BRANO FORNITO:
━━━━
Andrea Di Biase, MilanoFinanza 15/8/2015, 15 agosto 2015
PAPERON DEL VECCHIO
Grazie al rally messo a segno in un anno dal titolo Luxottica , che rispetto all’agosto dello scorso anno ha guadagnato circa il 60%, Leonardo Del Vecchio si conferma per il terzo anno consecutivo il numero uno tra i paperoni di Piazza Affari (che in un’epoca di mercati sempre più globali comprende ormai anche gli imprenditori italiani le cui aziende sono quotate su listini esteri).
━━━━
DATI GREZZI:

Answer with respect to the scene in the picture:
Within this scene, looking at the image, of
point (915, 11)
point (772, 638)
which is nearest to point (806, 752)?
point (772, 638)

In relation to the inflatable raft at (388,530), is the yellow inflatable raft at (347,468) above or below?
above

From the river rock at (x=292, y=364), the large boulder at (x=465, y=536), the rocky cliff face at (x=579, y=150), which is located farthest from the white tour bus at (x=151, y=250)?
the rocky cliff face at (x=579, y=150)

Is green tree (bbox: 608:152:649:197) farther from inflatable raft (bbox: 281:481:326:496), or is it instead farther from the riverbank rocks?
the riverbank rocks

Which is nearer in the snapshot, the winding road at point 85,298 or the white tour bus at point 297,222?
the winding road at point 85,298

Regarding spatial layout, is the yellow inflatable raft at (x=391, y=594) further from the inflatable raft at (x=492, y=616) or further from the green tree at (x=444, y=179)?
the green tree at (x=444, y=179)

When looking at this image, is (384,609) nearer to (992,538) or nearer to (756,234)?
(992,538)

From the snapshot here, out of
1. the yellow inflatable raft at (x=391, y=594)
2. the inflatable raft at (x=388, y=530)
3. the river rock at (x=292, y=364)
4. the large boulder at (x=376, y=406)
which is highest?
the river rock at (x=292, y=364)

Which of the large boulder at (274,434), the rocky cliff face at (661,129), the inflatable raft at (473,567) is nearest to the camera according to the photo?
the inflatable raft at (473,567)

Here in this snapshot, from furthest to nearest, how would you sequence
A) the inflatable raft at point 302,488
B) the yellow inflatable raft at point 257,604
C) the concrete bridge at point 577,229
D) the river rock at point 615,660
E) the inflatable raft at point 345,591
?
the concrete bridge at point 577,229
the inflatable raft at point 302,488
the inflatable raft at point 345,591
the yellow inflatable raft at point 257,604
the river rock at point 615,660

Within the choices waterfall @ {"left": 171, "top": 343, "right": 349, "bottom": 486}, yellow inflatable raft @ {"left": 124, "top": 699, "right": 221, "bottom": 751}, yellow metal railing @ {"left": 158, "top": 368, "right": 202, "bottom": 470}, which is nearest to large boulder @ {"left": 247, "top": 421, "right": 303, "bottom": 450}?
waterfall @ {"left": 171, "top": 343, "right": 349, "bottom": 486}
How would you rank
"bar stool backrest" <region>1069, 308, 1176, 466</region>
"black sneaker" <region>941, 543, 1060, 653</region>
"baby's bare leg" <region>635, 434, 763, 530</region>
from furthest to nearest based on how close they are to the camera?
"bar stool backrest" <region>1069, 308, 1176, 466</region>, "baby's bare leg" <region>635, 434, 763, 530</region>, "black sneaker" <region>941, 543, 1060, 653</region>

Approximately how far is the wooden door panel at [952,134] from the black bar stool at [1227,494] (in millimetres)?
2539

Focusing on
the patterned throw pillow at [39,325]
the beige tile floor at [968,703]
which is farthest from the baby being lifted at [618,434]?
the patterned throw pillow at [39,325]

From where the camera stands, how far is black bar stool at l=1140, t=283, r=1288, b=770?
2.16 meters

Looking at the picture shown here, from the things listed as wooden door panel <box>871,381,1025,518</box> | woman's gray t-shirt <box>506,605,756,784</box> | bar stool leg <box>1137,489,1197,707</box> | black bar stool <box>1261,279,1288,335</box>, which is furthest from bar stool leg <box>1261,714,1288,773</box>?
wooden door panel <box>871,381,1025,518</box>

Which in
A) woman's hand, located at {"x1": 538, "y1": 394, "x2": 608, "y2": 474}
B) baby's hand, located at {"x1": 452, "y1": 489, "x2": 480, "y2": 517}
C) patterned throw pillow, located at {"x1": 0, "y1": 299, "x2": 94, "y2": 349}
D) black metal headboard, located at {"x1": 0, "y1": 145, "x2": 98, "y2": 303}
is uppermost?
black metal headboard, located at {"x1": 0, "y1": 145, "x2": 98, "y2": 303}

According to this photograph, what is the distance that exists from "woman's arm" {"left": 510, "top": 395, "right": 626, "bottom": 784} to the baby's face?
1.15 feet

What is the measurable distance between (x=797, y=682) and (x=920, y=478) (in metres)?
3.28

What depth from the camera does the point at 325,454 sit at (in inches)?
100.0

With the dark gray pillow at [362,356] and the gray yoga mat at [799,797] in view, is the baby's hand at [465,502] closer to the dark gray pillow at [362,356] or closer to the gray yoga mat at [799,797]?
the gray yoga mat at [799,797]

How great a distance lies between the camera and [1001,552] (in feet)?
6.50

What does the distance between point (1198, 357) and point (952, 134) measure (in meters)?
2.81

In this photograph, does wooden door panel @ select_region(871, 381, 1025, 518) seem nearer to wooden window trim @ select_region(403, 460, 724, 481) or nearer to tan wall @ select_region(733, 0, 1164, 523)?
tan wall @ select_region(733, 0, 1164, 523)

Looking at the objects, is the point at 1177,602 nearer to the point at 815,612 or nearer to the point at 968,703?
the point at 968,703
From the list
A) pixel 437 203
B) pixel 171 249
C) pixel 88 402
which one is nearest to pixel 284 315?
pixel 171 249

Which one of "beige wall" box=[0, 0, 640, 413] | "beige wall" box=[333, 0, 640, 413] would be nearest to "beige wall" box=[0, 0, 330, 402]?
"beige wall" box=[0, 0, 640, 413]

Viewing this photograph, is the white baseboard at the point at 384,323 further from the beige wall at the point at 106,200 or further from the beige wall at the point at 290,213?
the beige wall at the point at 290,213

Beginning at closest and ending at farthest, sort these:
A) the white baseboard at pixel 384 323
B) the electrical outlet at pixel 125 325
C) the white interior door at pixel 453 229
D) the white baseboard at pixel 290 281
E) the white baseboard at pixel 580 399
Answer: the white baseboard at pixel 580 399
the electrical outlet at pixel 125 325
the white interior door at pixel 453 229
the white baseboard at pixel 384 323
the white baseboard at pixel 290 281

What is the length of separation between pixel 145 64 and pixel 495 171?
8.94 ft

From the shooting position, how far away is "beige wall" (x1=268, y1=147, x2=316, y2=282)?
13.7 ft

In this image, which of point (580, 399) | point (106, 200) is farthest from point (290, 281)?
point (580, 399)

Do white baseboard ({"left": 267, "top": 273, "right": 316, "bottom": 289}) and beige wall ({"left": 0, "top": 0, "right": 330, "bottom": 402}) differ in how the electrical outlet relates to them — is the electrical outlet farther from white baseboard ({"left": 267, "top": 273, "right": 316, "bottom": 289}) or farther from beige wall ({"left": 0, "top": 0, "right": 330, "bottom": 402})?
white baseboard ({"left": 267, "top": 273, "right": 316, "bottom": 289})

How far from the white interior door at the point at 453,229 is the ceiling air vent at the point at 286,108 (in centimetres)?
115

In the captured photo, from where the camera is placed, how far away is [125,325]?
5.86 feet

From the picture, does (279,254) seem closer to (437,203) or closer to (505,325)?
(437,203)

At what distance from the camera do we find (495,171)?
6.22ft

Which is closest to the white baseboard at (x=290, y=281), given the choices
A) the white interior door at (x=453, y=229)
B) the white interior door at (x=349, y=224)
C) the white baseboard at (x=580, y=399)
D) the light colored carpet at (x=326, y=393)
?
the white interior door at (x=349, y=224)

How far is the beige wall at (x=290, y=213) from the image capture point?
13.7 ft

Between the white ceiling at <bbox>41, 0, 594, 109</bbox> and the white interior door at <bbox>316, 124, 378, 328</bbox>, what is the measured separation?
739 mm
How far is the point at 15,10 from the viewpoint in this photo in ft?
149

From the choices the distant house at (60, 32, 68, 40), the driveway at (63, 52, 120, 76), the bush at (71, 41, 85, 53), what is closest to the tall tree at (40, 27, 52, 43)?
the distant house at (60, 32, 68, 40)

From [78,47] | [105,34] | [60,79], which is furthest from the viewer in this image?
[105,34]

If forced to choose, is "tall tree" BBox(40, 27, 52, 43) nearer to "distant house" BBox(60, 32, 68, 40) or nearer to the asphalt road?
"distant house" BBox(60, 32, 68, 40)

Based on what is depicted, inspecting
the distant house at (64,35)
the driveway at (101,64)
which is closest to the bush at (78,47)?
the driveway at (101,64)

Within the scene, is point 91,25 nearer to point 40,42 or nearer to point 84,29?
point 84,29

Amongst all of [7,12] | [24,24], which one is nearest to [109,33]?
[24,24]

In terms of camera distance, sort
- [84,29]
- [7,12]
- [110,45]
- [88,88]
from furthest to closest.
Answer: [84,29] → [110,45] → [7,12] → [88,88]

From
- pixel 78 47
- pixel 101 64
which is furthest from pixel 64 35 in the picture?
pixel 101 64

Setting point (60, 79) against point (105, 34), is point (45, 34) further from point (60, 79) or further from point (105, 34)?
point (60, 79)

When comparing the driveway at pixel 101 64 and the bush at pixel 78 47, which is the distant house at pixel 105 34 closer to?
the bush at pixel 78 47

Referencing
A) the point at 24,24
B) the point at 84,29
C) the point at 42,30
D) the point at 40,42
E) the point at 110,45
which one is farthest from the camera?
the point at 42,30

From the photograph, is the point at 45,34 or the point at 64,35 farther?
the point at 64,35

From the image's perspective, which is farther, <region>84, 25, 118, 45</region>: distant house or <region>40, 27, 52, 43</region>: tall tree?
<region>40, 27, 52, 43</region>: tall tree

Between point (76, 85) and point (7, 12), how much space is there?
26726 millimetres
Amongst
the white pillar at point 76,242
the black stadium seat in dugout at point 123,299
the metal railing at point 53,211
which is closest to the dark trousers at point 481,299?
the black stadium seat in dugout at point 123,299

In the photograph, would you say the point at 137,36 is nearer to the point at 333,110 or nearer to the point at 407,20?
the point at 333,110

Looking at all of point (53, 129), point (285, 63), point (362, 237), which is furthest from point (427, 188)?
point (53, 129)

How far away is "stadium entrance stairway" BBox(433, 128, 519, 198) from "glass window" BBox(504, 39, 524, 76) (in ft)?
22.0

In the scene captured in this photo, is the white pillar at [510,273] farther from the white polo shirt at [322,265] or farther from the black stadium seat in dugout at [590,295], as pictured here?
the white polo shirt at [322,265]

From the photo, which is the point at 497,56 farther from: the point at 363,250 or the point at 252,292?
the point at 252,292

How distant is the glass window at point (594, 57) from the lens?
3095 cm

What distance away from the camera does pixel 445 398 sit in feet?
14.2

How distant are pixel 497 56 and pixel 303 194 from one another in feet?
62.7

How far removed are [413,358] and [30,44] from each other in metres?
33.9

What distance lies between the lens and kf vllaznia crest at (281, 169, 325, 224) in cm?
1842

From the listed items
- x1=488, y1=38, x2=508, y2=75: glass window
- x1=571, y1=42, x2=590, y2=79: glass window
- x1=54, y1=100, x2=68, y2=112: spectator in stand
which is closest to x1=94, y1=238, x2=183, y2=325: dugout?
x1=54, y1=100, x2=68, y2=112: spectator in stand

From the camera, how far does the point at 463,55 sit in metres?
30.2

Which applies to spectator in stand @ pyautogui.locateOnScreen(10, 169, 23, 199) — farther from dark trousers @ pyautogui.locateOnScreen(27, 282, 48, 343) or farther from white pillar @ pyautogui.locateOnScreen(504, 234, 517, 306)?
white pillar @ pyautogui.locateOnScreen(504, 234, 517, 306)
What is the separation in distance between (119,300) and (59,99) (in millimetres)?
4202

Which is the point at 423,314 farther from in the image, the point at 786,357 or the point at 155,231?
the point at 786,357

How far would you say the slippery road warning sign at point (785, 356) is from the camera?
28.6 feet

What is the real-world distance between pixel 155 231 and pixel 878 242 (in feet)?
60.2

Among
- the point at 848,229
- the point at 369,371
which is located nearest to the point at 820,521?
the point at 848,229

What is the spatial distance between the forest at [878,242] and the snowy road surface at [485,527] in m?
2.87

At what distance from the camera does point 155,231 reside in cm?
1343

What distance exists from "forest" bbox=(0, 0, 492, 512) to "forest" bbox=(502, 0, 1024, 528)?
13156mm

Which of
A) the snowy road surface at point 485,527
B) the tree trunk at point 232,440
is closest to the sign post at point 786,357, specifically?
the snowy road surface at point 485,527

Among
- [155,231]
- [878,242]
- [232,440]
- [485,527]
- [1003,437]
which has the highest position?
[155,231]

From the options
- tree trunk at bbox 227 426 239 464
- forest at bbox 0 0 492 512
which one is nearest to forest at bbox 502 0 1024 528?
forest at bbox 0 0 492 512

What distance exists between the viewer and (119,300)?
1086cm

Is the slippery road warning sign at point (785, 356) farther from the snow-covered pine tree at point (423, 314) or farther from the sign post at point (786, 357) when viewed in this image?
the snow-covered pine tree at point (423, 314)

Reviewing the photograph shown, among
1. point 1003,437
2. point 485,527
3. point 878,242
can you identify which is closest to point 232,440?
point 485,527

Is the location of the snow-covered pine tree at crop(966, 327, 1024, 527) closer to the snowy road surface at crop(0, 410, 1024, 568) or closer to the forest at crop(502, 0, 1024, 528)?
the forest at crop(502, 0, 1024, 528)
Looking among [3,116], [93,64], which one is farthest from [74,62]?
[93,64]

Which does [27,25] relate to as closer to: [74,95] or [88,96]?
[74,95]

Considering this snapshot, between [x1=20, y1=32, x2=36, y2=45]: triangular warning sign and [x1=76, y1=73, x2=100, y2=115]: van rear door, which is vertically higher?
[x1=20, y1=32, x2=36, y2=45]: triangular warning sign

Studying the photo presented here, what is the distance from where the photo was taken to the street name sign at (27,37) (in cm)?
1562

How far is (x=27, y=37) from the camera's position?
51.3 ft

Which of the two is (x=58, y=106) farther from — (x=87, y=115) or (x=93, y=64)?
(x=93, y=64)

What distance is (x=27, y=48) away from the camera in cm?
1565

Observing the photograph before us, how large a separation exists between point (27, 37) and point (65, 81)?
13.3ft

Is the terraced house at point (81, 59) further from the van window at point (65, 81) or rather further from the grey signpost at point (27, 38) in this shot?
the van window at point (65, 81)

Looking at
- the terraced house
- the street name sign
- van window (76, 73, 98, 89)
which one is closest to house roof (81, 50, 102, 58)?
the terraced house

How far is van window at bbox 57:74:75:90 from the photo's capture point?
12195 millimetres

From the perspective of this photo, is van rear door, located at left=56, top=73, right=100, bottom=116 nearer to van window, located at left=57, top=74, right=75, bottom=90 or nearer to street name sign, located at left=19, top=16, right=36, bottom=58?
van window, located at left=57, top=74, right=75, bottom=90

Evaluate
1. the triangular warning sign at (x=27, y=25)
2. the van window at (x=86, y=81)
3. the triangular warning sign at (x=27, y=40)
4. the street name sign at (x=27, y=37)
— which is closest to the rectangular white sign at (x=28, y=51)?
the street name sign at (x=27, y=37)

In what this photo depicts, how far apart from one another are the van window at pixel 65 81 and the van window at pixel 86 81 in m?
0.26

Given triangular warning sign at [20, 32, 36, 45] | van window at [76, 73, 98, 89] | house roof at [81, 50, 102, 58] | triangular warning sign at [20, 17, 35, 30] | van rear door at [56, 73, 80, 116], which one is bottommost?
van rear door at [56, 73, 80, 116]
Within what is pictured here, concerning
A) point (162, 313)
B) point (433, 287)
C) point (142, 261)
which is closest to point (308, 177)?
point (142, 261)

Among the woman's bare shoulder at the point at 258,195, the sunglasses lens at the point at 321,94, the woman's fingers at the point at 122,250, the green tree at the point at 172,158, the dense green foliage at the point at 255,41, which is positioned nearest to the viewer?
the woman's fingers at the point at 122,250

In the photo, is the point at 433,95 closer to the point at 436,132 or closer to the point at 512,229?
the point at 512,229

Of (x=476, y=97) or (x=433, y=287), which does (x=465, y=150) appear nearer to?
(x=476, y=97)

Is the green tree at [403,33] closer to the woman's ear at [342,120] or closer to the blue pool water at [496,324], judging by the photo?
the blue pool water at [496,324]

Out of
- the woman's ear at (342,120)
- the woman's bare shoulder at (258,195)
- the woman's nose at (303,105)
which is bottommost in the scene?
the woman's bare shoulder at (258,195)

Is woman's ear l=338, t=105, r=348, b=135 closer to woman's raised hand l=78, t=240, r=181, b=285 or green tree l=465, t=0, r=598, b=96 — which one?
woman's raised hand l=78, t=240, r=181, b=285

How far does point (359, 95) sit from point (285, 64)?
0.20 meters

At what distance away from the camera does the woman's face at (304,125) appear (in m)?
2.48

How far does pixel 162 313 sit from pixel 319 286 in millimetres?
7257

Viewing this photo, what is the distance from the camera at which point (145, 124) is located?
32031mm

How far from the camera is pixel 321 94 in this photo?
━━━━
LAVORO RICHIESTO:
A – Risponda alle seguenti domande sul brano:
(i) Su quale testata è stato pubblicato?
(ii) Di quanto è salito il titolo Luxottica rispetto all'agosto dello scorso anno?
(iii) Da quanti anni consecutivi Leonardo Del Vecchio è il numero uno tra i paperoni di Piazza Affari?
B – Trascriva fedelmente la parte del brano che si apre con le parole "Andrea Di Biase, MilanoFinanza" e si chiude con "su listini esteri).".
Le righe costituiscono materiale a sé stante, distinto dal brano.

SOLUZIONI DEGLI ESERCIZI:
A –
(i) MilanoFinanza.
(ii) Circa il 60%.
(iii) Da tre anni consecutivi.

B –
Andrea Di Biase, MilanoFinanza 15/8/2015, 15 agosto 2015
PAPERON DEL VECCHIO
Grazie al rally messo a segno in un anno dal titolo Luxottica , che rispetto all’agosto dello scorso anno ha guadagnato circa il 60%, Leonardo Del Vecchio si conferma per il terzo anno consecutivo il numero uno tra i paperoni di Piazza Affari (che in un’epoca di mercati sempre più globali comprende ormai anche gli imprenditori italiani le cui aziende sono quotate su listini esteri).